A recent study from BusinessFinancing.co.uk found that U.S. CEOs tend to last 5.5 years, exactly at the midpoint of CEOs in other countries. Those in Azerbaijan have the shortest average tenure, at 2.8 years, while CEOs in Lebanon tend to stick around the longest: 8.5 years. Breaking it down by state, Mississippi has the longest-serving CEOs, who stay a median of 8.4 years, while Utah’s CEOs tend to last 3.9 years.

Six U.S. cities make the top 20 list of places where CEOs have the longest tenure: Laredo, Texas—with a median CEO tenure of 9.2 years, the second longest of any city in the world—Toledo, Ohio; Chula Vista, California; Edison, New Jersey; Baltimore, Maryland; and Hartford, Connecticut.

According to leadership recruiting firm Spencer Stuart, the average tenure of a CEO at a company on the S&P 500 in 2023 was 8.9 years, which represents a decline from 2021 and 2022. It shows the tailing off of a trend that started during the Covid-19 pandemic, in which CEOs and other executives tended to stay longer at their companies to help get through the disruption. And most of the CEOs who were new on the job in 2023—86%—came because their predecessors retired or voluntarily left the company. Spencer Stuart found that resignations under pressure grew in 2023, but still represented just one in 10 CEO changes.

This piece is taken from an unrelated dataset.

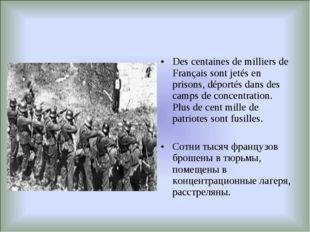 Des centaines de milliers de Français sont jetés en prisons, déportés dans de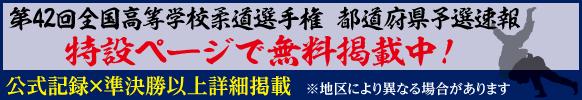 全国高等学校柔道選手権大会 予選速報|eJudo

The CEO’s job is undoubtedly a difficult one, though a steady business climate and economic growth have helped leaders want to stick around in these jobs. But as things get more stable, it could create space for change in the relationship between a CEO and a board, which might prefer new leadership to look at a company with a fresh perspective. Considering the many big changes that may be over the horizon with elections later in the year, it will be interesting to see where and how leadership shifts take place going forward.

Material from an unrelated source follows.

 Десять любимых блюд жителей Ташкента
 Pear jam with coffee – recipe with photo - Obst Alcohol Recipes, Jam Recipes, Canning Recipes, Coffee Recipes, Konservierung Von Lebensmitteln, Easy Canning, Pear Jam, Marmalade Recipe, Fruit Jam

A study this spring from Microsoft and LinkedIn found that 75% of full-time office workers are using AI in their jobs, but more than half of them don’t want their bosses to know because they fear it will make them look replaceable. I talked to David Steinberg, cofounder and CEO of AI-powered marketing tech company Zeta Global, about how executives can reassure their employees and institute an AI strategy to help the entire organization. An excerpt from our conversation is later in this newsletter.

ECONOMIC INDICATORS

Some good news on the inflation front: June’s rate was 3%, the lowest it’s been in a year. Economists had forecast last month would show 3.3% inflation, so the unexpected lower rate was a welcome surprise. Core inflation, excluding more volatile food and energy prices, was a bit higher at 3.3%.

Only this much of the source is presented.